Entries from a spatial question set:
===============
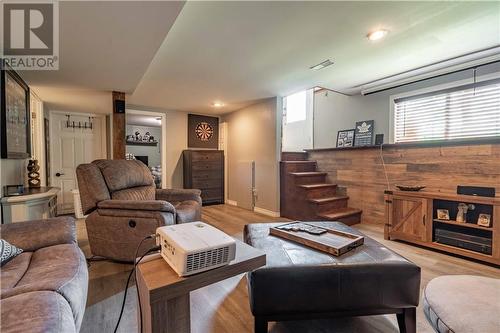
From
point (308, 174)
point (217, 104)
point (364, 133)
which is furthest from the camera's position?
point (217, 104)

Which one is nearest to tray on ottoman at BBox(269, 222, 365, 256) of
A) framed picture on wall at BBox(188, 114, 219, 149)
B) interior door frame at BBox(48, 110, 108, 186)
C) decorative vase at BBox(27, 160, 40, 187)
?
decorative vase at BBox(27, 160, 40, 187)

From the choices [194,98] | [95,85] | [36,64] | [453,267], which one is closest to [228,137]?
[194,98]

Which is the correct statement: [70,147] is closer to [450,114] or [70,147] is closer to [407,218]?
[407,218]

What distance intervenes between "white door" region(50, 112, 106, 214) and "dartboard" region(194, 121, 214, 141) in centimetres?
196

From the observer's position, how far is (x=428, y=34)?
7.06 feet

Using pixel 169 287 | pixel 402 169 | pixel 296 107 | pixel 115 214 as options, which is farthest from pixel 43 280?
pixel 296 107

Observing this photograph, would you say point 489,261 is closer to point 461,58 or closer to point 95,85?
point 461,58

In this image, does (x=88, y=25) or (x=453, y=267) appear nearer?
(x=88, y=25)

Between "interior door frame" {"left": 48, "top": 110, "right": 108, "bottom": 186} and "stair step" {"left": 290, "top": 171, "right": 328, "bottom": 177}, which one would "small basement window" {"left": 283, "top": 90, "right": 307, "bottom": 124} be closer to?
"stair step" {"left": 290, "top": 171, "right": 328, "bottom": 177}

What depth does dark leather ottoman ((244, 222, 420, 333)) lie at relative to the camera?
4.13 feet

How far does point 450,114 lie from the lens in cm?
306

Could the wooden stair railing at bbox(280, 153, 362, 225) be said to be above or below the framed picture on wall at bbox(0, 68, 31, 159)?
below

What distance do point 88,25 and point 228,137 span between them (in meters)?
3.95

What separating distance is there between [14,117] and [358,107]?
4.63 metres
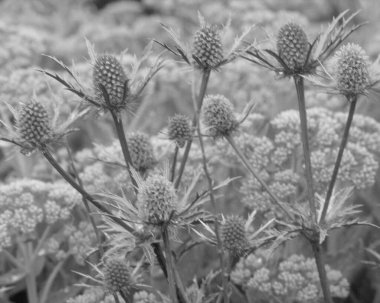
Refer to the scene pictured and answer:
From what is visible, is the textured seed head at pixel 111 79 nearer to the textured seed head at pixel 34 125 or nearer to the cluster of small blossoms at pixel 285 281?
the textured seed head at pixel 34 125

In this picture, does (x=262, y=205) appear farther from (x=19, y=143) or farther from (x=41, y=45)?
(x=41, y=45)

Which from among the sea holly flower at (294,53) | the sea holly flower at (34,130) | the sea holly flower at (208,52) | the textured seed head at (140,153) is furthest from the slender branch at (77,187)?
the sea holly flower at (294,53)

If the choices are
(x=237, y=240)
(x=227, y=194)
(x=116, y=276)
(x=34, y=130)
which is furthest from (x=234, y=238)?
(x=227, y=194)

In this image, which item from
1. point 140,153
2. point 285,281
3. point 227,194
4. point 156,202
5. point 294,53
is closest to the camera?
point 156,202

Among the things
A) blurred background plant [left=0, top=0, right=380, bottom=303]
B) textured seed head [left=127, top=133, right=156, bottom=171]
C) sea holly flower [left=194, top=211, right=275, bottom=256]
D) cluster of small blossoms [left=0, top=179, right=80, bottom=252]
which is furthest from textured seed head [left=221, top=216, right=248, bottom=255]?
cluster of small blossoms [left=0, top=179, right=80, bottom=252]

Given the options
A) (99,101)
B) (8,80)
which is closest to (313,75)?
(99,101)

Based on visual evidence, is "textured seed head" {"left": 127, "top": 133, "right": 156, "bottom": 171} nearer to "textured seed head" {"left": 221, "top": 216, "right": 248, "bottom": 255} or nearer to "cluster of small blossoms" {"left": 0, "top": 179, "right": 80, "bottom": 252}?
"textured seed head" {"left": 221, "top": 216, "right": 248, "bottom": 255}

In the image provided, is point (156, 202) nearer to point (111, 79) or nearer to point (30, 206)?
point (111, 79)
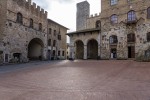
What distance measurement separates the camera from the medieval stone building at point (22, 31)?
754 inches

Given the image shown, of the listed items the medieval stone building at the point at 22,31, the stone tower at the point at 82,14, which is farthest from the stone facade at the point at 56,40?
the stone tower at the point at 82,14

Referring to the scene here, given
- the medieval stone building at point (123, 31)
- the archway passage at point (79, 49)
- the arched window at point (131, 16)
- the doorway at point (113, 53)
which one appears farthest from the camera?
the archway passage at point (79, 49)

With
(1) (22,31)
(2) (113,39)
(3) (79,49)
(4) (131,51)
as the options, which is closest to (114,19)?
(2) (113,39)

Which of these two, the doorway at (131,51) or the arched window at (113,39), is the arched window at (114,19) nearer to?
the arched window at (113,39)

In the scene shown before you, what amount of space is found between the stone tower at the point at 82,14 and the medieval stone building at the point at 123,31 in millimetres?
A: 10941

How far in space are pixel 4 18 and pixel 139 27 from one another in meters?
19.6

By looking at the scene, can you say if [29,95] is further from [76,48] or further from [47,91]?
[76,48]

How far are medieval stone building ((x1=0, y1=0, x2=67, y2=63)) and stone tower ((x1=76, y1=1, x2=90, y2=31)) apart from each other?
10278 millimetres

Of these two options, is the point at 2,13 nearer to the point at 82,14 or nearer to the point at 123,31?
the point at 123,31

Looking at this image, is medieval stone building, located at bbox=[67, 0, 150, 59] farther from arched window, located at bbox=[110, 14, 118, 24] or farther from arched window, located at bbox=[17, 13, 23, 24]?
arched window, located at bbox=[17, 13, 23, 24]

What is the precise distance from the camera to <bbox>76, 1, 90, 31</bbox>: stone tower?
38250 mm

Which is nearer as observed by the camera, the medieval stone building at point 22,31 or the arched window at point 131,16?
the medieval stone building at point 22,31

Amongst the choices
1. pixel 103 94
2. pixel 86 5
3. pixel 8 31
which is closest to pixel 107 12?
pixel 86 5

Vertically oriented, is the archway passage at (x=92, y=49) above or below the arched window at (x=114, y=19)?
below
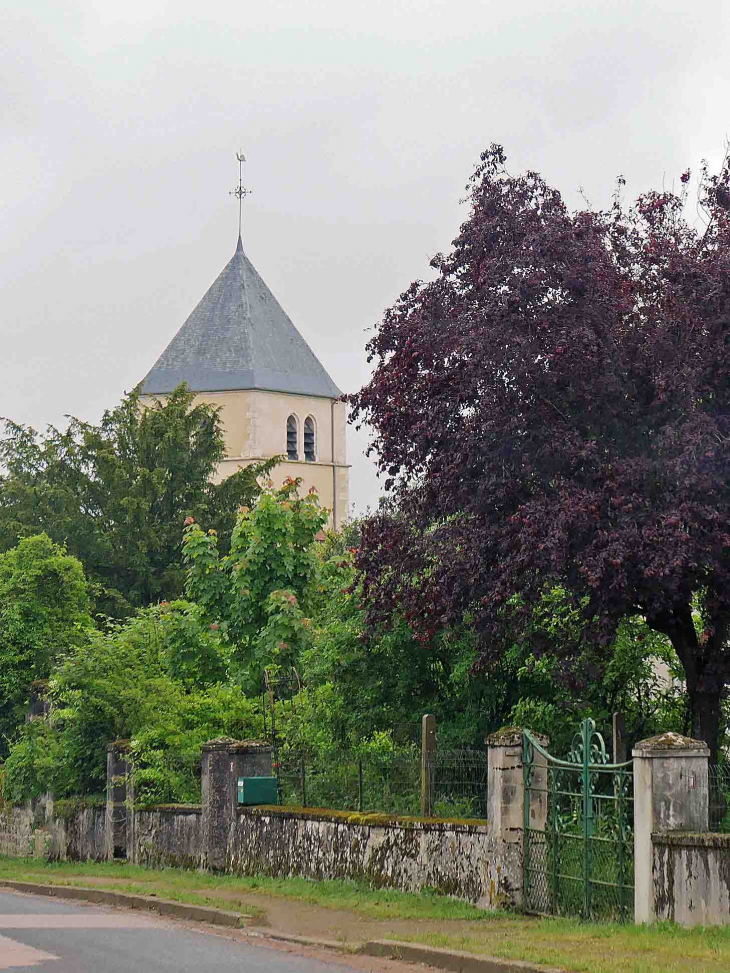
===============
THE PROBLEM | Show each line of the entries above that contains the word "options", copied in full.

REPLY |
Using pixel 169 287 | pixel 402 169 | pixel 296 107 | pixel 115 214 as options, which is farthest from pixel 43 280?
Given the options
as the options, which is closest to (114,19)?
Of these two options, is the point at 2,13 nearer to the point at 82,14 or nearer to the point at 123,31?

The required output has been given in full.